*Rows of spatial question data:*
####
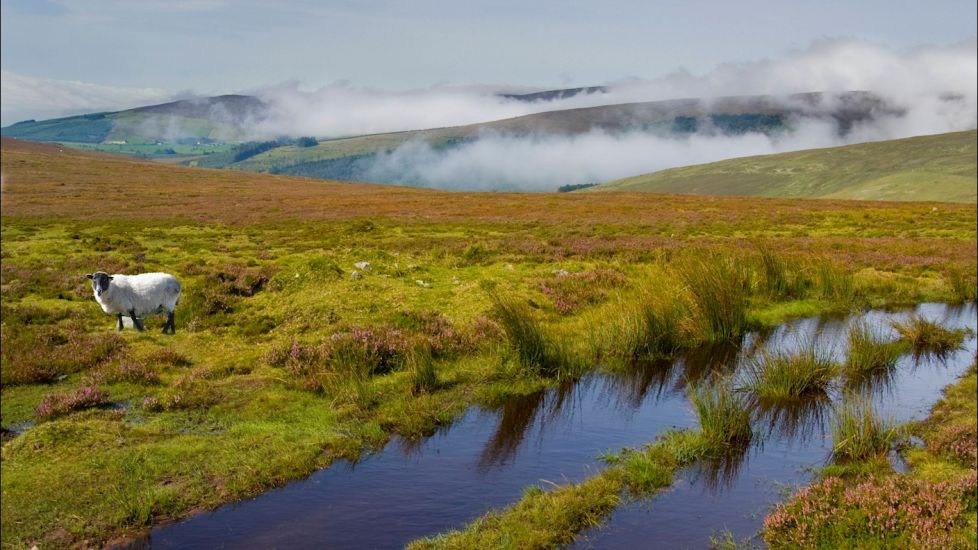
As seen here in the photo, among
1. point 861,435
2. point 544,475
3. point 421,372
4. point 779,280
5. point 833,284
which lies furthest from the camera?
point 833,284

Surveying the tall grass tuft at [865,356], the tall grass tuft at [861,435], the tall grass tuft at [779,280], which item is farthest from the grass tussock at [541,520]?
the tall grass tuft at [779,280]

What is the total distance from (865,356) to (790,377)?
3017 mm

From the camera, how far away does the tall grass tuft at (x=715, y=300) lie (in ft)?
59.9

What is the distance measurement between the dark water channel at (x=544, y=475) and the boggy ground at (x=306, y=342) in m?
0.50

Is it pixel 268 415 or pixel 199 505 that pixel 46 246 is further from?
pixel 199 505

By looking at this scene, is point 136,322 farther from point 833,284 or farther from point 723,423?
point 833,284

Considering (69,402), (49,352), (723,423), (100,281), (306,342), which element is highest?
(100,281)

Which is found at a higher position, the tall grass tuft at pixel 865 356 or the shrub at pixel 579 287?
the shrub at pixel 579 287

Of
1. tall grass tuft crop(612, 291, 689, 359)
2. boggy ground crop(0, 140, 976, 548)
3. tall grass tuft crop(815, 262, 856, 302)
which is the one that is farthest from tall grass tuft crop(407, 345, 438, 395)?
tall grass tuft crop(815, 262, 856, 302)

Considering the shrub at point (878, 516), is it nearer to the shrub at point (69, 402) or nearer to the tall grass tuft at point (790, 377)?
the tall grass tuft at point (790, 377)

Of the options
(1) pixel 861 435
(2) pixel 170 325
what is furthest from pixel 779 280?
(2) pixel 170 325

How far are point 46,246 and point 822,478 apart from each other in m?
37.1

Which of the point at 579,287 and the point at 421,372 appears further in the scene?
the point at 579,287

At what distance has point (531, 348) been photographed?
50.6 ft
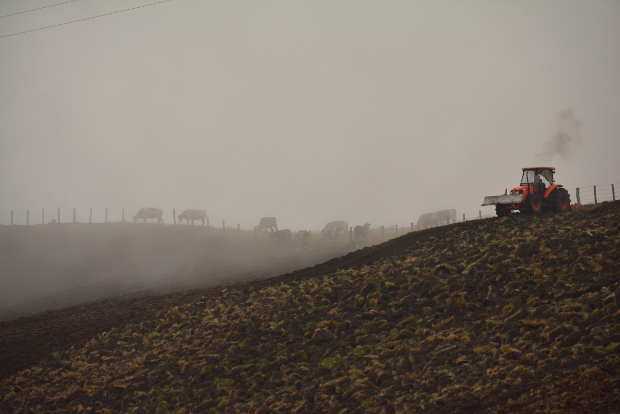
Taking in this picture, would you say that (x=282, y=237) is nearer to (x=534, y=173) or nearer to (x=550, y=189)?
(x=534, y=173)

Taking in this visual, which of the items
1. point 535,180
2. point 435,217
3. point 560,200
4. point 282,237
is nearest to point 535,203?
point 535,180

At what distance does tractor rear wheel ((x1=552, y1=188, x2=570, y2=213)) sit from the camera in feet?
92.9

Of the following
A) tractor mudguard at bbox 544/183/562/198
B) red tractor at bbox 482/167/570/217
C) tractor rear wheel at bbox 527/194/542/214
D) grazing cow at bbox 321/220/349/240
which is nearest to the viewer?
red tractor at bbox 482/167/570/217

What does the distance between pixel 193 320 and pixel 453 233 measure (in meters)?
14.9

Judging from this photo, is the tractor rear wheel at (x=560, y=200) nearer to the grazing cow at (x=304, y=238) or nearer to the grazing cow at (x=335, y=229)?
the grazing cow at (x=304, y=238)

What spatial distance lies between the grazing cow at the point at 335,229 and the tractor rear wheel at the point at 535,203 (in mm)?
####
*STATED GOAL:*
Give the data again exactly as written, with all pictures left out.

*EXPECTED OUTPUT:*
As seen here in the photo, among
1. point 861,435
2. point 544,475
3. point 421,372
4. point 779,280
5. point 833,284
which lies furthest from the camera?
point 833,284

Surveying the tall grass tuft at [865,356], the tall grass tuft at [861,435], the tall grass tuft at [779,280], which item is farthest from the grass tussock at [541,520]?
the tall grass tuft at [779,280]

What is the total distance from (865,356) to (790,377)?
3017 mm

From the camera, how far away does the tall grass tuft at (x=715, y=300) lie (in ft)?
59.9

What is the distance measurement between the dark water channel at (x=544, y=475) and the boggy ground at (x=306, y=342) in m?
0.50

Is it pixel 268 415 or pixel 199 505 that pixel 46 246 is further from?
pixel 199 505

By looking at this scene, is point 136,322 farther from point 833,284 or farther from point 723,423?
point 833,284

Considering (69,402), (49,352), (723,423), (100,281), (306,342), which element is highest?
(100,281)

Which is found at a higher position, the tall grass tuft at pixel 865 356 or the shrub at pixel 579 287?
the shrub at pixel 579 287

Of
1. tall grass tuft crop(612, 291, 689, 359)
2. boggy ground crop(0, 140, 976, 548)
3. tall grass tuft crop(815, 262, 856, 302)
which is the one that is farthest from tall grass tuft crop(407, 345, 438, 395)?
tall grass tuft crop(815, 262, 856, 302)

Considering the shrub at point (878, 516), is it nearer to the shrub at point (69, 402) or nearer to the tall grass tuft at point (790, 377)?
the tall grass tuft at point (790, 377)

Of the options
(1) pixel 861 435
(2) pixel 170 325
what is furthest from pixel 779 280?
(2) pixel 170 325

How far are point 46,246 and point 822,478 apart from each other in m?
37.1

Which of the point at 579,287 and the point at 421,372 appears further in the scene?
the point at 579,287

At what distance has point (531, 348) been photographed?
50.6 ft
Taking in this picture, would you say that (x=282, y=237) is nearer to (x=534, y=173) or nearer to (x=550, y=189)?
(x=534, y=173)

Taking in this visual, which of the items
1. point 535,180
2. point 435,217
3. point 560,200
4. point 282,237
is nearest to point 535,203?
point 535,180

At what distance does tractor rear wheel ((x1=552, y1=188, x2=570, y2=213)) sit from the camera in feet?
92.9

Of the following
A) tractor mudguard at bbox 544/183/562/198
B) red tractor at bbox 482/167/570/217
C) tractor rear wheel at bbox 527/194/542/214
D) grazing cow at bbox 321/220/349/240
which is nearest to the viewer?
red tractor at bbox 482/167/570/217

What does the distance between pixel 193 320 and pixel 453 233 measure (in meters)?
14.9

Judging from this photo, is the tractor rear wheel at (x=560, y=200) nearer to the grazing cow at (x=304, y=238) or nearer to the grazing cow at (x=335, y=229)?
the grazing cow at (x=304, y=238)

What spatial distance lies between the grazing cow at the point at 335,229 and the tractor rear wheel at the point at 535,203 (in mm)?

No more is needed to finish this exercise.